The Schindlers had battled Michael Schiavo, their daughter's husband, for nearly a decade over whether the tube on which she relied for nutrition and hydration should be removed, as Schiavo contended she would have wished. The Schindlers were backed by a variety of right-to-life groups as well as the president and the governor, who all intervened on the Schindlers' behalf in a struggle that transfixed the nation until Terri Schiavo's death on March 31, 13 days after her feeding tube was removed.
Staff for Republican Floridians U.S. Rep. David Weldon, like Frist a doctor, and U.S. Sen. Mel Martinez, the sponsors of the federal "Terri's law," were among about a dozen regular recipients of the messages.
That bill, signed into law by President Bush, created a "federal remedy under habeas corpus (traditionally used for death penalty cases) for cases like Terri's," read an e-mail sent to the governor by Christa Calamas, Gov. Bush's assistant general counsel.

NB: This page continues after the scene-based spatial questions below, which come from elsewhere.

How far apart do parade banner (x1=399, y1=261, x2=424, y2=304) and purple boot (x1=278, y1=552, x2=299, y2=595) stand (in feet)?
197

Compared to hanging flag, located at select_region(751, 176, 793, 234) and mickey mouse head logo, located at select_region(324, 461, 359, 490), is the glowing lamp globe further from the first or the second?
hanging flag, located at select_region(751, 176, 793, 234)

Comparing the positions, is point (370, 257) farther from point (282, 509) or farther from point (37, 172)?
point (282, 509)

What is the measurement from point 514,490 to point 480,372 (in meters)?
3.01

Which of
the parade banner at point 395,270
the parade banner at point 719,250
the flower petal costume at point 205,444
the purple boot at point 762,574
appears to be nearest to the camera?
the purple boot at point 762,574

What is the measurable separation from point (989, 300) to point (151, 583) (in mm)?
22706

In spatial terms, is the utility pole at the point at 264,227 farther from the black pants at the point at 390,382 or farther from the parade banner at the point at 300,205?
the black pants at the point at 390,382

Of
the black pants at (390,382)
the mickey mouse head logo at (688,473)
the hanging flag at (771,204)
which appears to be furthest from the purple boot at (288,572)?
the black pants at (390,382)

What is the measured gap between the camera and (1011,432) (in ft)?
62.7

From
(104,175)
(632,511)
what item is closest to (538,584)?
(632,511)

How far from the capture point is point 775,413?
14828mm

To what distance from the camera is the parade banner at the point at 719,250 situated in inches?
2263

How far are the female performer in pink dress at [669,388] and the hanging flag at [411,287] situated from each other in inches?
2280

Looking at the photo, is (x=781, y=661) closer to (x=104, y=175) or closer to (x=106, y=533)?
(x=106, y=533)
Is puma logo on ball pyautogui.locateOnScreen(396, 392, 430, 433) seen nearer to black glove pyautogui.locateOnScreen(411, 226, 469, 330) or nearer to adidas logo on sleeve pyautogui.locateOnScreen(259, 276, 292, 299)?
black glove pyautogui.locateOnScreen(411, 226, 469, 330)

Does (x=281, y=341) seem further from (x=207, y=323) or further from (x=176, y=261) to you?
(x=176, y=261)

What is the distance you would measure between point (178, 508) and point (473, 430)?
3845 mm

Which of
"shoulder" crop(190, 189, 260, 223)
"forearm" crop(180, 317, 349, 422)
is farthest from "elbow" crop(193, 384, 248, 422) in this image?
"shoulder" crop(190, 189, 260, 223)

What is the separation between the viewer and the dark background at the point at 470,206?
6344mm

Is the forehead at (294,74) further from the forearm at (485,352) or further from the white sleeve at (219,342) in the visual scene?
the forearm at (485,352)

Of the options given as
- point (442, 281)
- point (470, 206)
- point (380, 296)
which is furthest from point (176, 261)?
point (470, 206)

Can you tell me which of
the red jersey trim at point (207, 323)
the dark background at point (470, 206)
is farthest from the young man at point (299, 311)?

Also included in the e-mails was Brian Darling, Martinez's assistant who resigned last month over a memorandum he authored citing the Schiavo cause as one that would "excite" the conservative right-to-life base.
The e-mails include a terse response from Rodriguez, sent via her hand-held Blackberry device, upon learning that Pinellas County Circuit Judge George Greer had ruled in favor of the media seeking to view the Department of Children and Families' petition to intervene on Schiavo's behalf.
"DCF is assessing appellate options, and trying to determine whether Judge Greer has already released the petition to the media or has allowed time to appeal. DCF will attempt negotiations with St. Pete Times/Tribune Broadcasting...." read a message to Gov. Bush and Rodriguez from Calamas.
"Forget negotiations. They should appeal on principle," came Rodriguez's reply on March 3. Meanwhile, state lawmakers launched a quest to once again intercede in Schiavo's case.
Sen. Dan Webster, R-Oviedo, tried vainly to persuade his colleagues to support a bill that was drafted by Gov. Bush's office but which the governor's top Schiavo lawyer dismissed as futile. Ken Connor last fall tried unsuccessfully to persuade the Florida Supreme Court to uphold the "Terri's Law," passed by Florida lawmakers in 2003. That law gave Bush the authority to order Schiavo's feeding tube removed, but the court struck it down in October.
"While admirable, I do not believe it will do one thing to provide Terri Schiavo relief," Connor wrote Webster on March 12 regarding the bill Webster pushed this spring.The bill never passed.